§ Excerpted text:
New Drug Delivery Approaches Critical to SiRNA Comeback
By Nuala Moran
VANCOUVER, British Columbia – After the initial hype and some eye-watering investments, big pharma has abandoned the field of silent interfering RNA (siRNA) in the face of seemingly insuperable problems in getting those constructs to their targets.
But now academic scientists say they are beginning to overcome the challenges of delivering siRNA that have so far deterred the industry. "The future is not all gloom: In my view, academe is providing a better opportunity to solve the delivery problems and usher in an era of genomic medicine," Bill Beck, of the University of Illinois, Chicago, said at the American Association for the Advancement of Science meeting over the weekend.
SiRNA offers huge potential for the development of targeted therapeutics for cancer and other diseases. However, those readily synthesized drugs need to be delivered into the cytoplasm of specific cells if they are to exert their modulating effect. To date, that has been difficult to achieve.
There are several reasons it is worth working to overcome the difficulties of delivering siRNA, Anil Sood, of the University of Texas MD Anderson Cancer Center, told delegates. For a start, many important targets are not druggable with small molecules, or if they can be addressed, there are unacceptable side effects. SiRNA, on the other hand, offers the possibility of completely shutting off the gene of interest.
Sood said he does not believe viral vectors represent a good means of delivery and, instead, is working to stabilize siRNA with chemical linkers. The key challenge is how to get inside tumor cells.
In the initial hype, there was some published research claiming it might be possible to deliver naked siRNA, but Sood said he is skeptical. He has been working with siRNA encapsulated in liposomes and has filed for an FDA investigational new drug application to conduct a trial of liposome-delivered EphA2/eck, a protein kinase that is a regulator of angiogenesis.
However, devising the means to deliver siRNA to the cytoplasm of target cells solves only half the problem. Sustained gene silencing calls for repeated dosing, and Sood also is working on a "multistage" delivery vehicle using liposomes to deliver siRNA particles that are coated in a silicon material that progressively biodegrades over time.
"To date, we can get gene silencing for up to 20 days," Sood said. The potential of that is highlighted by the fact that, as of now, 24 targets have emerged in angiogenesis that offer the prospect of interrupting the formation of tumor vasculature.
Sood has demonstrated it is possible to deliver siRNA to tumor endothelial cells. "We have shown we can shut down a target of interest in the stroma and in the tumor," he said.
"Despite the barriers – and large pharma pulling out –we do think there are opportunities. We think it is clinically feasible to deliver siRNA to tumors," Sood added.
Similarly, Patrick Stayton, of the Center for the Intracellular Delivery of Biologics at the University of Washington, described work to develop polymer carriers for siRNA. Taking viral pathogens as role models, Stayton became interested in one of the conserved pathways by which the flu virus invades cells. That involves the virus prompting a fall in pH, which in turn activates membrane destabilizing mechanisms, enabling the flu virus to steal in the cytoplasm.
In parallel to his academic post, Stayton is a consultant to the siRNA delivery specialist PhaseRx, of Seattle, which is trying to mimic the pH-induced membrane destabilization employed by the vaccine by using a synthetic polymer carrier. Stayton said the "dream design goal" is to come up with a polymer that "actively aids" intracellular delivery.
In effect, such a carrier would be viewed by the FDA as an integral part of the drug, Stayton said. "The polymer provides pharmacokinetic enhancements, and the carrier and the drug is one molecular entity but [is] multi-functional."
Recent advances in polymer chemistry make it easier to synthesize complex polymers to which it is possible to conjugate both targeting agents and biologic drugs. Significantly, such entities are able to bypass lysosomal trafficking.
"We have seen good endosomal release of a number of biologics," Sood said.
While there are good reasons to develop synthetic polymer siRNA delivery systems to replace viral vectors, such systems are not yet ready for clinical application.
"We aren't there yet; we can't do as well as viruses [in delivering siRNA], so it is still an open question what the clinical significance is going to be," Sood added.

§ Excerpted data:
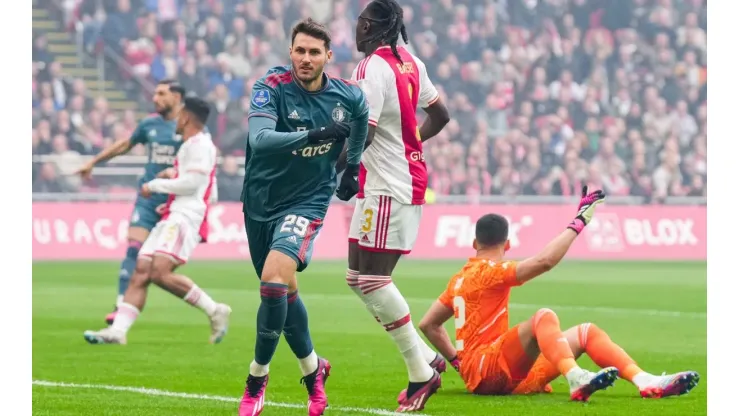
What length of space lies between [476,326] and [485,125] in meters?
22.1

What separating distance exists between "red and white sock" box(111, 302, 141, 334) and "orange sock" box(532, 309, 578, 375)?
5.16 meters

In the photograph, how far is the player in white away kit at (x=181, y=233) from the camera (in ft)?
38.3

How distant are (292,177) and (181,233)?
4972 mm

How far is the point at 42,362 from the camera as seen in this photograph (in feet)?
33.2

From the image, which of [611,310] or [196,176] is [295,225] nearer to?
[196,176]

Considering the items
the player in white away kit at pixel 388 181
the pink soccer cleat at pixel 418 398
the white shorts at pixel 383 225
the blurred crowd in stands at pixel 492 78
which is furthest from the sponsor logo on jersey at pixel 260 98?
the blurred crowd in stands at pixel 492 78

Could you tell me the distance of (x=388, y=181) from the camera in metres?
7.96

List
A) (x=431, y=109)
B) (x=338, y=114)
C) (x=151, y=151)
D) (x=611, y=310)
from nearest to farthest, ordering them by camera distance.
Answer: (x=338, y=114), (x=431, y=109), (x=151, y=151), (x=611, y=310)

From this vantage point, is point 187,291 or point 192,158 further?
point 192,158

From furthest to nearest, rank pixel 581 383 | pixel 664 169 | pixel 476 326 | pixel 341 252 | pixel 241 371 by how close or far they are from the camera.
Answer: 1. pixel 664 169
2. pixel 341 252
3. pixel 241 371
4. pixel 476 326
5. pixel 581 383

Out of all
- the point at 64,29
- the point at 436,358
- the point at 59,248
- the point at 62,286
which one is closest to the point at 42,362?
the point at 436,358

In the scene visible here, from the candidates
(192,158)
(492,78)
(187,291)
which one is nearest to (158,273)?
(187,291)

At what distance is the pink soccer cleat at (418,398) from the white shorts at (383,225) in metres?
0.84

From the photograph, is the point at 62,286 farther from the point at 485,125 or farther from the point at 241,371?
the point at 485,125
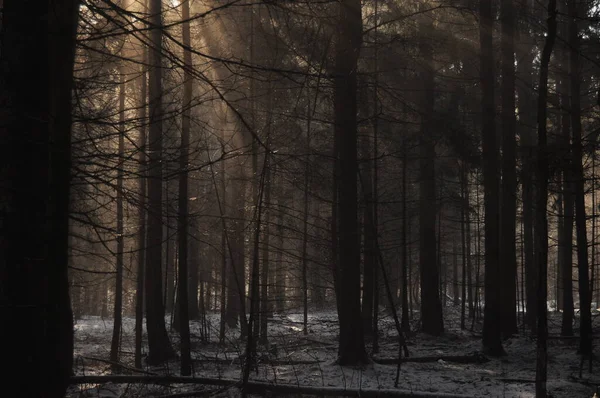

§ Task set:
• a. In the article on siRNA delivery, for how long does Sood say his group can currently achieve gene silencing?
• b. From the article on siRNA delivery, set down word for word the passage beginning at the words "While there are" and ending after "for clinical application.".

§ Responses per task:
• a. Up to 20 days.

• b.
While there are good reasons to develop synthetic polymer siRNA delivery systems to replace viral vectors, such systems are not yet ready for clinical application.